[Your instructions]:
Reproduce the listing below verbatim, every line in its original order.

[Records supplied]:

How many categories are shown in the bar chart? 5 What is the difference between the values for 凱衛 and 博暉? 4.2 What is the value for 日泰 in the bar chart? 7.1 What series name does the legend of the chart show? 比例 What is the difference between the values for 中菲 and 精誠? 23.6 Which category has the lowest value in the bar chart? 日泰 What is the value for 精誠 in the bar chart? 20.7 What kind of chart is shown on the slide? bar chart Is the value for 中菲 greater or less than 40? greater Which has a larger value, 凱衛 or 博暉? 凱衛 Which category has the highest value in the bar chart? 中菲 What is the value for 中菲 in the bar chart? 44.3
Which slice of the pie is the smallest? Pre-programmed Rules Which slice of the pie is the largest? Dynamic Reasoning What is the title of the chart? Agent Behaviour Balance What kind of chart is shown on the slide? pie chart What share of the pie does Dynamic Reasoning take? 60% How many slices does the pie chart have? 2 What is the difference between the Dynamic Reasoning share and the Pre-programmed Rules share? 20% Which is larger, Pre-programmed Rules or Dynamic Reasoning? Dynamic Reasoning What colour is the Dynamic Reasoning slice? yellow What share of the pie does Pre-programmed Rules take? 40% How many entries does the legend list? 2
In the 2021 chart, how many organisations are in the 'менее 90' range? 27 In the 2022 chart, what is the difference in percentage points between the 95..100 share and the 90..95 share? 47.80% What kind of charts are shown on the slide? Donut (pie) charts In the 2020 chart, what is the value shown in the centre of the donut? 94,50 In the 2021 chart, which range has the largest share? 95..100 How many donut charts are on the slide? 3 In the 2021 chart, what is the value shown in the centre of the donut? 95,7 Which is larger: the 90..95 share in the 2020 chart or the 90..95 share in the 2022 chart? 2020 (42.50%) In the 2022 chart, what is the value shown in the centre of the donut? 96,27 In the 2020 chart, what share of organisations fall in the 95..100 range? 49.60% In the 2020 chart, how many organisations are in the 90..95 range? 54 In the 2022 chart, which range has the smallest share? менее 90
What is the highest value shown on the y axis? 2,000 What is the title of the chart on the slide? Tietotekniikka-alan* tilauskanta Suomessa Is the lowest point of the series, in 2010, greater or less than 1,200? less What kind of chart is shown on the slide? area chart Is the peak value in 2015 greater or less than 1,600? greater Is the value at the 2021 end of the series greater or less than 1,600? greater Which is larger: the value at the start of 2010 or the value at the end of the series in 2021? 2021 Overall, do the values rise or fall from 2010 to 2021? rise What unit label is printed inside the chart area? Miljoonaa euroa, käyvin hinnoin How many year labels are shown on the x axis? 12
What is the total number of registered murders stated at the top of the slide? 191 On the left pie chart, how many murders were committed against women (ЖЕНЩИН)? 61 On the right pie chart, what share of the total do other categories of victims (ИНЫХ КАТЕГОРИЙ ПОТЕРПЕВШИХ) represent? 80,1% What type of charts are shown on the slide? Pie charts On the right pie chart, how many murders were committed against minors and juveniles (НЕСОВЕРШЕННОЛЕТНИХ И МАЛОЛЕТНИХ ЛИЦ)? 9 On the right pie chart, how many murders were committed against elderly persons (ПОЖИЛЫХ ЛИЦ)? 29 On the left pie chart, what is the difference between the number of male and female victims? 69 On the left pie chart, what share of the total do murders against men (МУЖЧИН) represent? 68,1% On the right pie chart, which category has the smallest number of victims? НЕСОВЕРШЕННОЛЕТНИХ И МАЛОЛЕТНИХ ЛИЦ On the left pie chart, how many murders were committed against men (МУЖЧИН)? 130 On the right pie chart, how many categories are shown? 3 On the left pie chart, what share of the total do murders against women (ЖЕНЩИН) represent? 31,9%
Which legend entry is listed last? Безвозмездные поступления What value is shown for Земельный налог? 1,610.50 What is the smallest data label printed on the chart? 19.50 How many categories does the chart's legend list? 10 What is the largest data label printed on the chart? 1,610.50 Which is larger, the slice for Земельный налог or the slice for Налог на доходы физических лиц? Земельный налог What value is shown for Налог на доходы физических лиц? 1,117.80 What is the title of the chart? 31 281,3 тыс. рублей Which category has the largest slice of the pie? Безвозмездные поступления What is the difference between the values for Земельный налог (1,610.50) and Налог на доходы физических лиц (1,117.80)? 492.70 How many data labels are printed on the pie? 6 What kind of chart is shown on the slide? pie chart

[Result of the task]:
How many categories are shown in the bar chart? 5 What is the difference between the values for 凱衛 and 博暉? 4.2 What is the value for 日泰 in the bar chart? 7.1 What series name does the legend of the chart show? 比例 What is the difference between the values for 中菲 and 精誠? 23.6 Which category has the lowest value in the bar chart? 日泰 What is the value for 精誠 in the bar chart? 20.7 What kind of chart is shown on the slide? bar chart Is the value for 中菲 greater or less than 40? greater Which has a larger value, 凱衛 or 博暉? 凱衛 Which category has the highest value in the bar chart? 中菲 What is the value for 中菲 in the bar chart? 44.3
Which slice of the pie is the smallest? Pre-programmed Rules Which slice of the pie is the largest? Dynamic Reasoning What is the title of the chart? Agent Behaviour Balance What kind of chart is shown on the slide? pie chart What share of the pie does Dynamic Reasoning take? 60% How many slices does the pie chart have? 2 What is the difference between the Dynamic Reasoning share and the Pre-programmed Rules share? 20% Which is larger, Pre-programmed Rules or Dynamic Reasoning? Dynamic Reasoning What colour is the Dynamic Reasoning slice? yellow What share of the pie does Pre-programmed Rules take? 40% How many entries does the legend list? 2
In the 2021 chart, how many organisations are in the 'менее 90' range? 27 In the 2022 chart, what is the difference in percentage points between the 95..100 share and the 90..95 share? 47.80% What kind of charts are shown on the slide? Donut (pie) charts In the 2020 chart, what is the value shown in the centre of the donut? 94,50 In the 2021 chart, which range has the largest share? 95..100 How many donut charts are on the slide? 3 In the 2021 chart, what is the value shown in the centre of the donut? 95,7 Which is larger: the 90..95 share in the 2020 chart or the 90..95 share in the 2022 chart? 2020 (42.50%) In the 2022 chart, what is the value shown in the centre of the donut? 96,27 In the 2020 chart, what share of organisations fall in the 95..100 range? 49.60% In the 2020 chart, how many organisations are in the 90..95 range? 54 In the 2022 chart, which range has the smallest share? менее 90
What is the highest value shown on the y axis? 2,000 What is the title of the chart on the slide? Tietotekniikka-alan* tilauskanta Suomessa Is the lowest point of the series, in 2010, greater or less than 1,200? less What kind of chart is shown on the slide? area chart Is the peak value in 2015 greater or less than 1,600? greater Is the value at the 2021 end of the series greater or less than 1,600? greater Which is larger: the value at the start of 2010 or the value at the end of the series in 2021? 2021 Overall, do the values rise or fall from 2010 to 2021? rise What unit label is printed inside the chart area? Miljoonaa euroa, käyvin hinnoin How many year labels are shown on the x axis? 12
What is the total number of registered murders stated at the top of the slide? 191 On the left pie chart, how many murders were committed against women (ЖЕНЩИН)? 61 On the right pie chart, what share of the total do other categories of victims (ИНЫХ КАТЕГОРИЙ ПОТЕРПЕВШИХ) represent? 80,1% What type of charts are shown on the slide? Pie charts On the right pie chart, how many murders were committed against minors and juveniles (НЕСОВЕРШЕННОЛЕТНИХ И МАЛОЛЕТНИХ ЛИЦ)? 9 On the right pie chart, how many murders were committed against elderly persons (ПОЖИЛЫХ ЛИЦ)? 29 On the left pie chart, what is the difference between the number of male and female victims? 69 On the left pie chart, what share of the total do murders against men (МУЖЧИН) represent? 68,1% On the right pie chart, which category has the smallest number of victims? НЕСОВЕРШЕННОЛЕТНИХ И МАЛОЛЕТНИХ ЛИЦ On the left pie chart, how many murders were committed against men (МУЖЧИН)? 130 On the right pie chart, how many categories are shown? 3 On the left pie chart, what share of the total do murders against women (ЖЕНЩИН) represent? 31,9%
Which legend entry is listed last? Безвозмездные поступления What value is shown for Земельный налог? 1,610.50 What is the smallest data label printed on the chart? 19.50 How many categories does the chart's legend list? 10 What is the largest data label printed on the chart? 1,610.50 Which is larger, the slice for Земельный налог or the slice for Налог на доходы физических лиц? Земельный налог What value is shown for Налог на доходы физических лиц? 1,117.80 What is the title of the chart? 31 281,3 тыс. рублей Which category has the largest slice of the pie? Безвозмездные поступления What is the difference between the values for Земельный налог (1,610.50) and Налог на доходы физических лиц (1,117.80)? 492.70 How many data labels are printed on the pie? 6 What kind of chart is shown on the slide? pie chart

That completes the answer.